▽

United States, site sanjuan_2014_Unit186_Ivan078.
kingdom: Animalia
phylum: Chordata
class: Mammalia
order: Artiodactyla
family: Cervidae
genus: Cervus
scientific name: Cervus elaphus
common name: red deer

△

- Task instructions -
When answering, write out each of the lines above exactly as given.

- Result below -
United States, site sanjuan_2014_Unit186_Ivan078.
kingdom: Animalia
phylum: Chordata
class: Mammalia
order: Artiodactyla
family: Cervidae
genus: Cervus
scientific name: Cervus elaphus
common name: red deer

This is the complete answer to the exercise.